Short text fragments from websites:
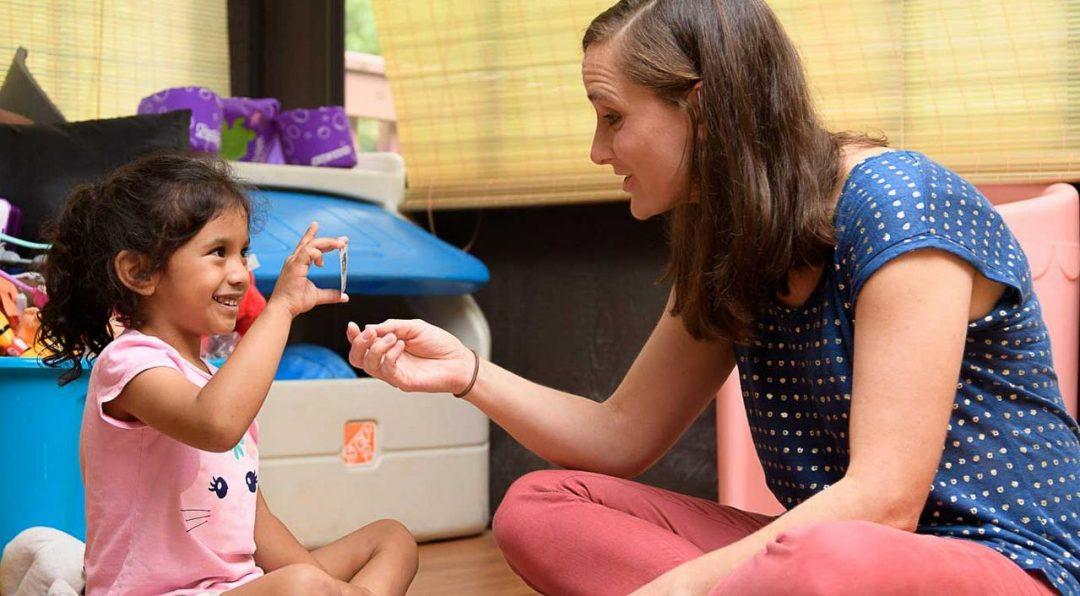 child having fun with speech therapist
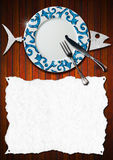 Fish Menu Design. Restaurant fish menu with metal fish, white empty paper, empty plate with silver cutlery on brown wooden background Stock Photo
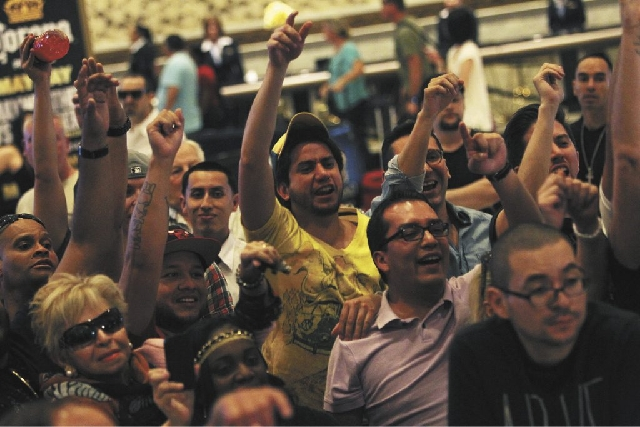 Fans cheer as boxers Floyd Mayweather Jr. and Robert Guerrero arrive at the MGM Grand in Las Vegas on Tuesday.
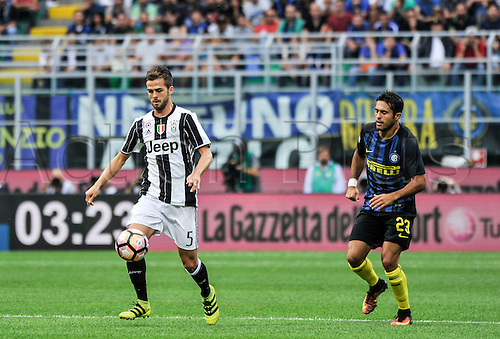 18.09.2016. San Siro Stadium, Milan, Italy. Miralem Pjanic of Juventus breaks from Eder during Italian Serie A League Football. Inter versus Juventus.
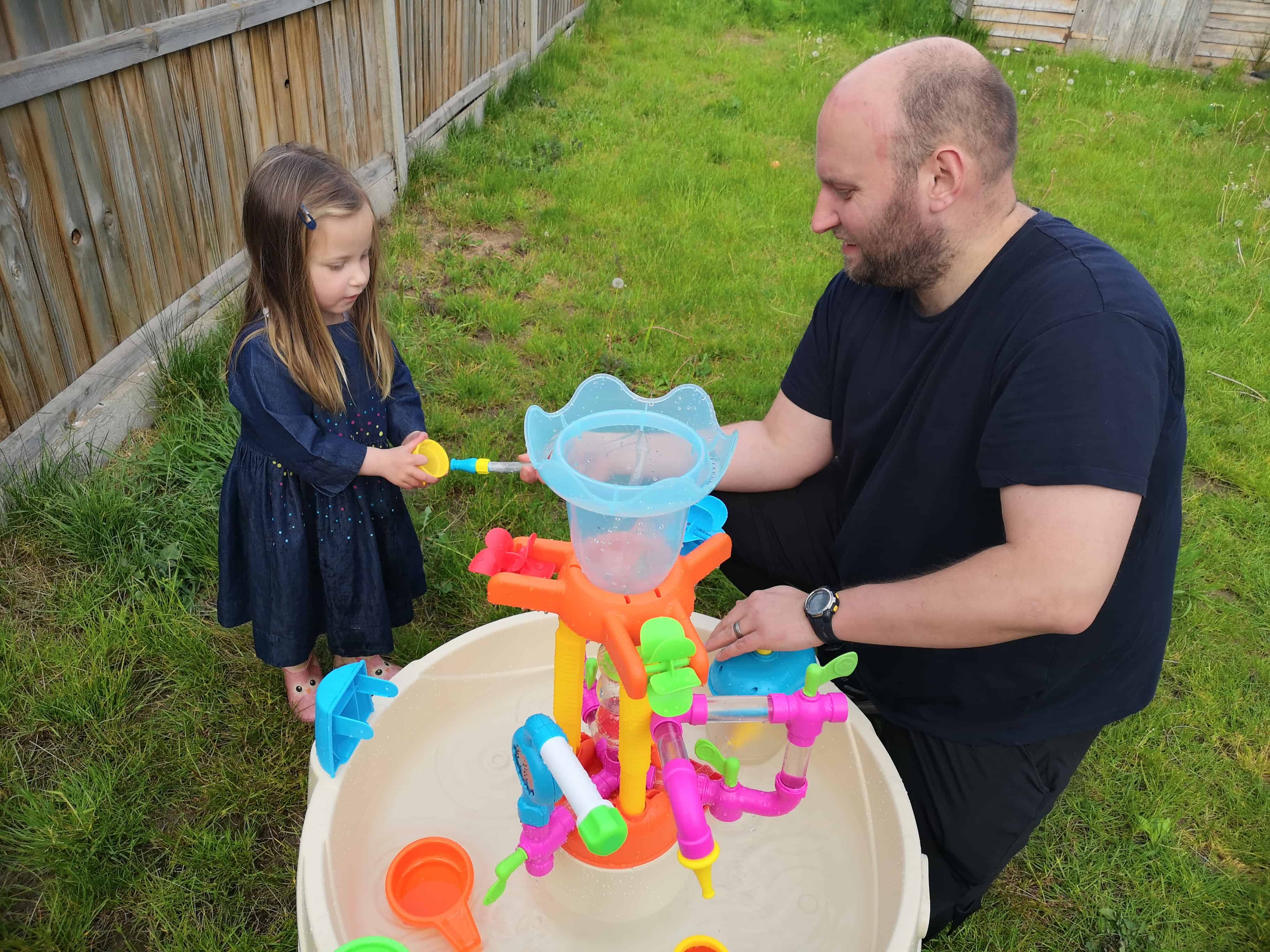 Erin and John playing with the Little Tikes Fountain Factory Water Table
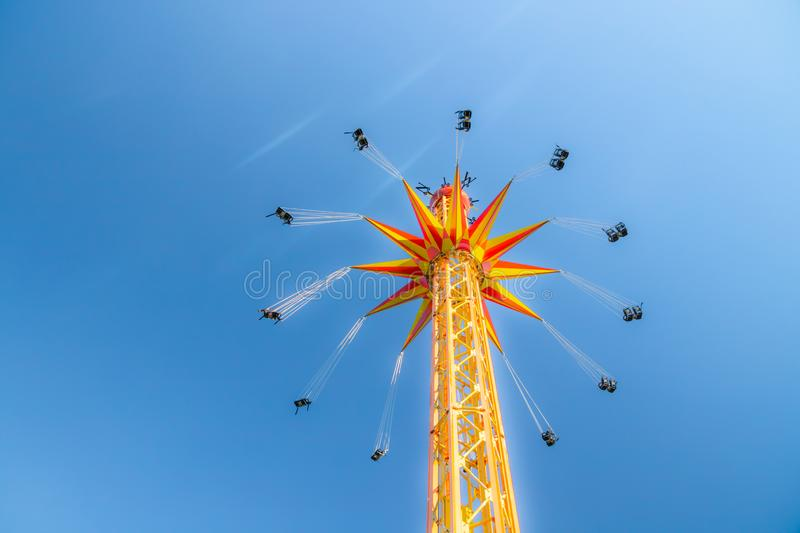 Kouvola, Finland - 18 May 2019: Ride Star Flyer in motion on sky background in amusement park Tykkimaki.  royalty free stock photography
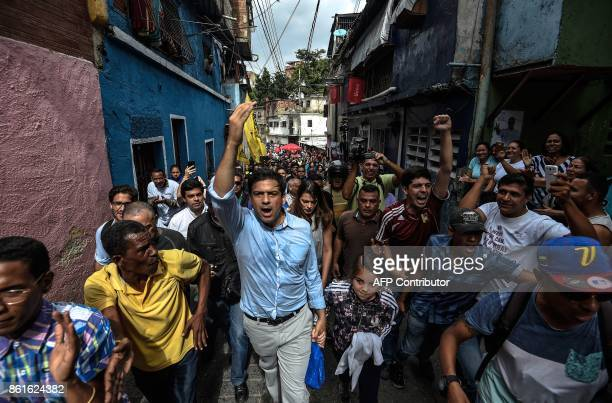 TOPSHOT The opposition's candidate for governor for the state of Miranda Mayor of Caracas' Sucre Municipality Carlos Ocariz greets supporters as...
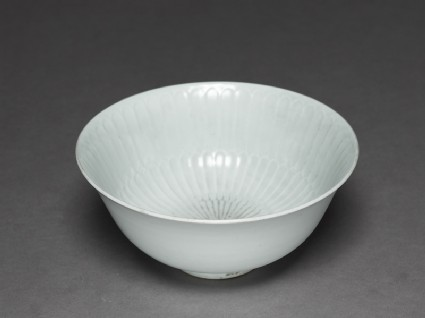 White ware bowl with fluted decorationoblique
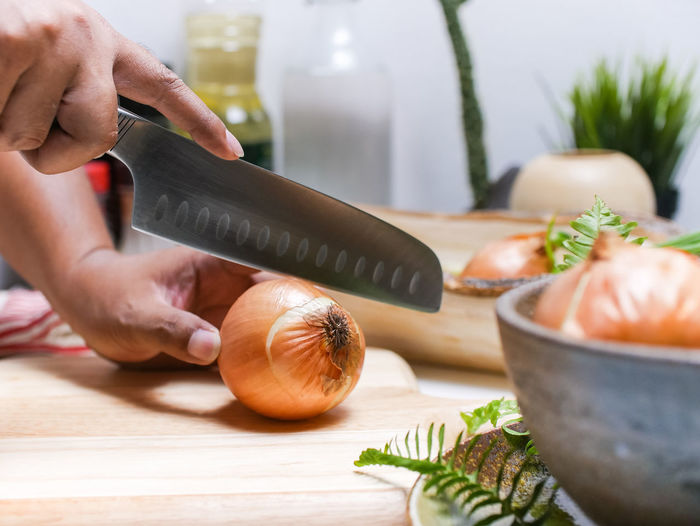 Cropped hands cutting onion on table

▸ EXERCISE: The result should be a precise copy of all the entries, free of pictures.

▸ TASK OUTPUT:
 child having fun with speech therapist
 Fish Menu Design. Restaurant fish menu with metal fish, white empty paper, empty plate with silver cutlery on brown wooden background Stock Photo
 Fans cheer as boxers Floyd Mayweather Jr. and Robert Guerrero arrive at the MGM Grand in Las Vegas on Tuesday.
 18.09.2016. San Siro Stadium, Milan, Italy. Miralem Pjanic of Juventus breaks from Eder during Italian Serie A League Football. Inter versus Juventus.
 Erin and John playing with the Little Tikes Fountain Factory Water Table
 Kouvola, Finland - 18 May 2019: Ride Star Flyer in motion on sky background in amusement park Tykkimaki.  royalty free stock photography
 TOPSHOT The opposition's candidate for governor for the state of Miranda Mayor of Caracas' Sucre Municipality Carlos Ocariz greets supporters as...
 White ware bowl with fluted decorationoblique
 Cropped hands cutting onion on table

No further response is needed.